### How to complete this task
Transcribe the passage of the mailing-list reply below on defining "error" from "We aren’t going" up to and including "completely expected result.".

Re: Error definition

> My view? It is an error.
> The input.txt file is 'in error'
> Hopefully the author of the processor will say @line 25 etc.

One reason we’re struggling with this topic is, perhaps, that we have
differing views about how a processor might be built.

Let’s look at what a Java compiler does, as a concrete example.
If you feed this program into a Java compiler:

package com.nwalsh;

public class MyProgram {
    public static void main(String[] args) {
        System.out.println("Hello, world")
    }
}

it will dutifully report

/tmp/com/nwalsh/MyProgram.java:5: error: ';' expected
        System.out.println("Hello, world")
                                          ^

This, I assume, would satisfy Dave’s view that the program is “in
error”.

But there’s more going on here than just what the user sees viewing the
entire compiler as a black box.

Internally, there’s some code for reading files off disk. If that code
failed, if the file didn’t exist or had permissions that prevented the
process from reading it, that would be an exceptional circumstance. The
code would be unable to fuction and an error would be raised.

Assuming the code was successfully read, it would next be handed to a
parser that would attempt to turn the characters of the program into an
abstract syntax tree (AST). The parts of the compiler that come next,
the optimizer, the byte code generator, etc. don’t want to deal with
words like “public” or “{“ delimiters. They want an abstraction that’s
cleared away the syntactic cruft.

The parser is going to report, “Sorry, mate, I couldn’t build an AST. I
got as far as about the end of line five before I reached a point where
I couldn’t match the input. You know what, I could have kept going if
there’d been a “;” there.”

Critically for this discussion, observe that the parser didn’t encounter
any kind of exceptional circumstance. It wasn’t prevented in anyway from
completing its function. No error has occurred. The input doesn’t match
the grammar for Java, but that’s a common and completely expected
result. (If you don’t think that’s common, just watch me writing Java.)

We aren’t going to make the meaning of the word “error” any clearer or
more precise by trying to make it do double duty. Asserting that failing
to find a parse is “an error” reduces the value of the word “error” as a
technical term.

The *user* can still be told than an error occurred. That’s fine.

But the ixml CG is mostly focused on the part of a larger program that
turns input grammars into vxml. Given a valid ixml grammar, discovering
that the input doesn’t match the grammar simply isn’t “an error”. It’s a
common and completely expected result.

One could imagine a Java compiler that would stick the semicolon in and
then hand the input back to the parser to try again. It might get
further this time, until a different grammar matching dead end, or even
until it succeeds.

That’s just completely different from an I/O error reading the file.

These kinds of subtle distinctions are useful to make specification
language clear and precise. If you lump everything that could possibly
go wrong under the term “error”, then “error” becomes less meaningful.

Again, this has nothing directly to do with what the user is told by the
program they were running.

To take a completely different example, consider

    System.out.println(Long.MAX_VALUE + 1);

If the answer -9223372036854775808 surprises you, you might say “that’s
an error!” But it isn’t. It simply isn’t. It’s a consequence of how
two’s complement numbers are stored in 64 bit blocks and what happens
when numeric overflow occurs.

Hoping that helps.

                                        Be seeing you,
                                          norm

--
Norm Tovey-Walsh
Saxonica

Received on Monday, 7 February 2022 07:43:39 UTC

### Data block
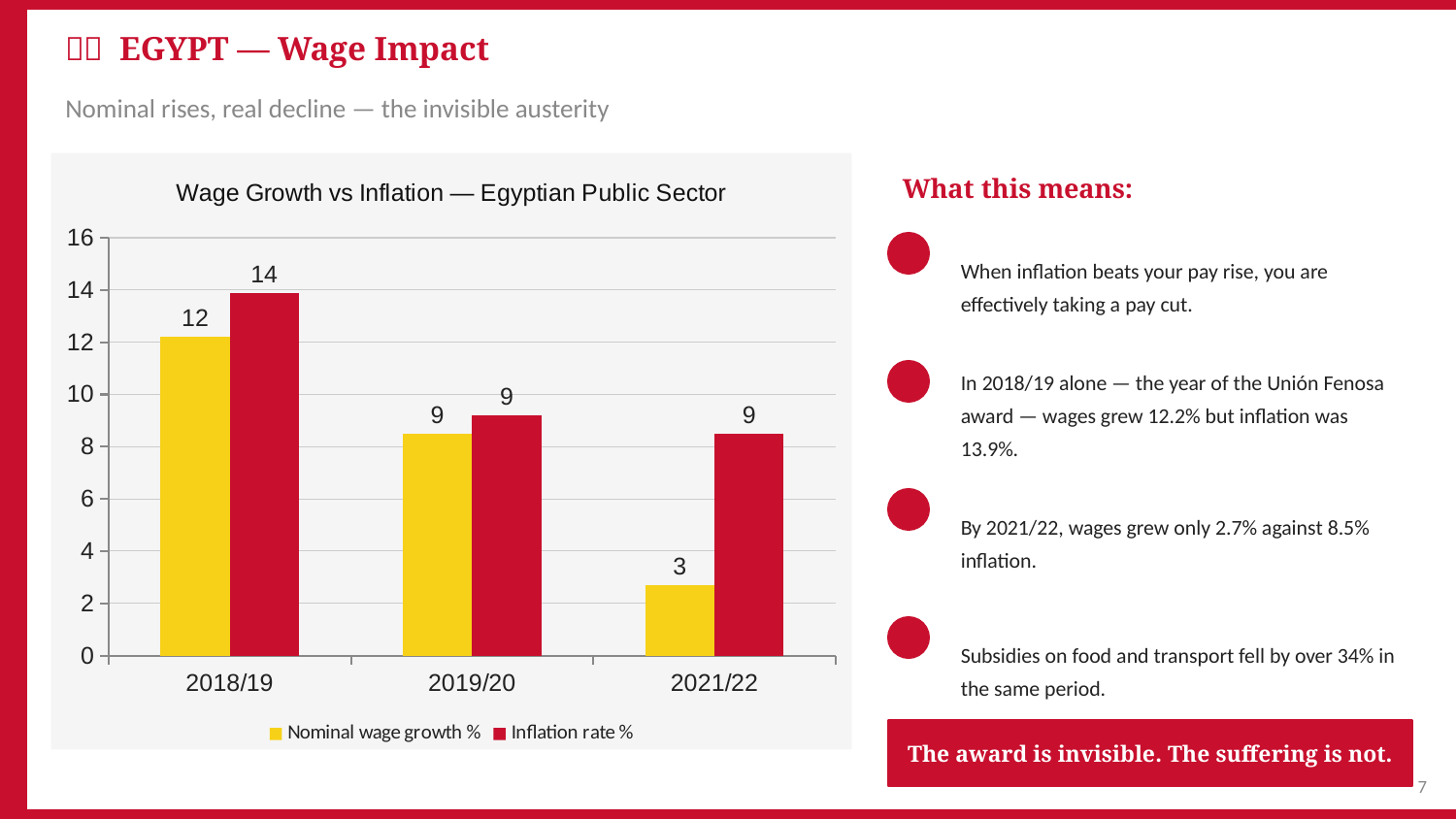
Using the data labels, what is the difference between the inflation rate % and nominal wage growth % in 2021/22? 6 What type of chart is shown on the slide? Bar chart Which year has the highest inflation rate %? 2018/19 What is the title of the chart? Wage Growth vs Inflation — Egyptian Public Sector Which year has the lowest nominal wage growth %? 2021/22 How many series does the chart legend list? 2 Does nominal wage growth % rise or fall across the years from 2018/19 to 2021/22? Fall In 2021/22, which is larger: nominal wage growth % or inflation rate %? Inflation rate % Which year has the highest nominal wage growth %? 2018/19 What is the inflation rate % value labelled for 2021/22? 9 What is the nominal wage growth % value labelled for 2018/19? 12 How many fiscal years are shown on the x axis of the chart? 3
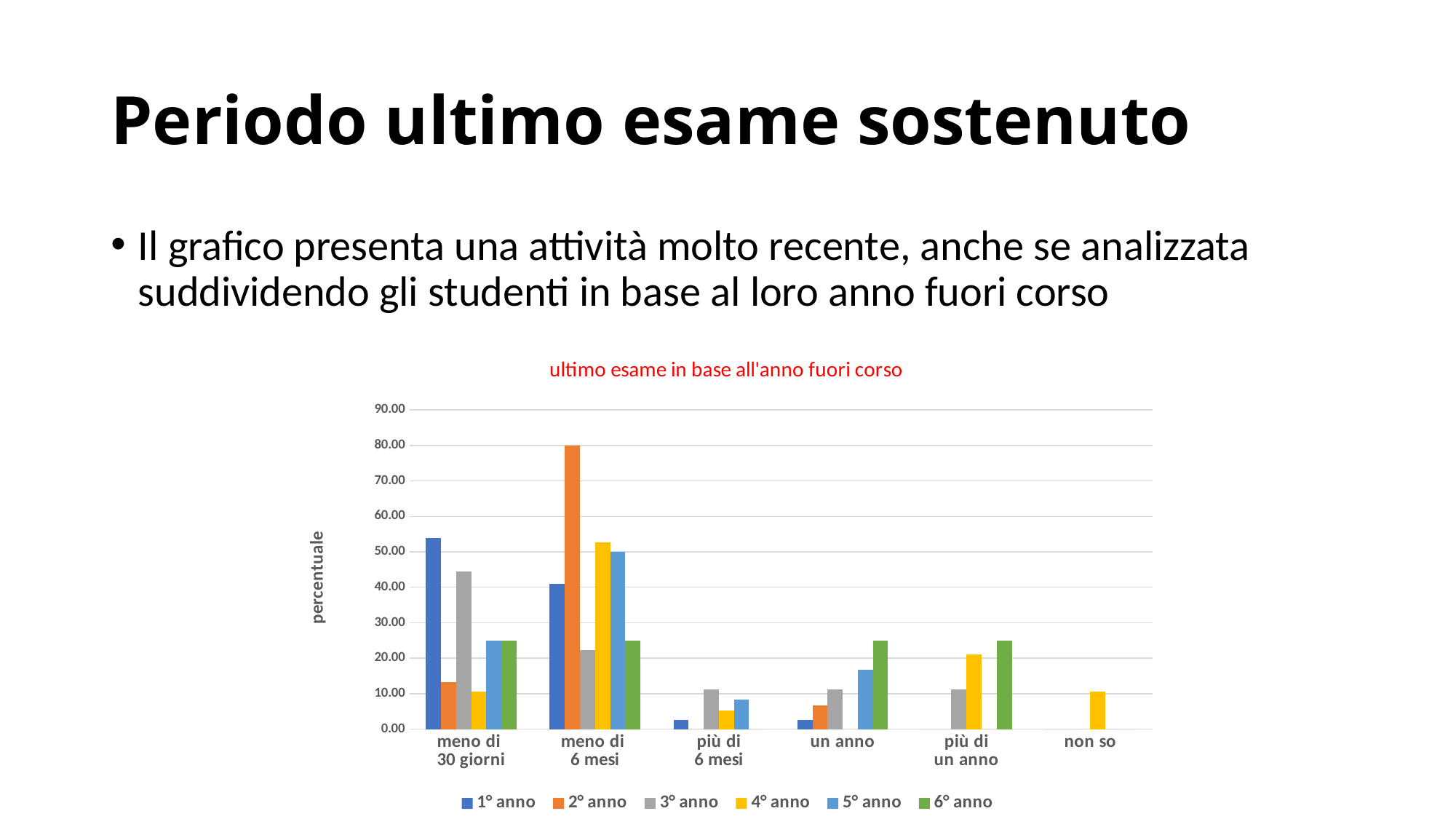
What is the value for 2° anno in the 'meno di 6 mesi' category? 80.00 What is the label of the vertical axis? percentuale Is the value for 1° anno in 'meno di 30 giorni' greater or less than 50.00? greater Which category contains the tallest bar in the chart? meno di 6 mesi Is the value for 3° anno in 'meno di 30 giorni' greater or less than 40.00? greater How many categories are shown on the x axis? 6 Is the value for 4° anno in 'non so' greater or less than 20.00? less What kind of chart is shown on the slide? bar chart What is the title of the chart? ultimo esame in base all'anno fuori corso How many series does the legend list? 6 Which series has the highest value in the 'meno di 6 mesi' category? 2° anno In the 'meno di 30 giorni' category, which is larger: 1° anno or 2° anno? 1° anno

### Solution below
We aren’t going to make the meaning of the word “error” any clearer or
more precise by trying to make it do double duty. Asserting that failing
to find a parse is “an error” reduces the value of the word “error” as a
technical term.

The *user* can still be told than an error occurred. That’s fine.

But the ixml CG is mostly focused on the part of a larger program that
turns input grammars into vxml. Given a valid ixml grammar, discovering
that the input doesn’t match the grammar simply isn’t “an error”. It’s a
common and completely expected result.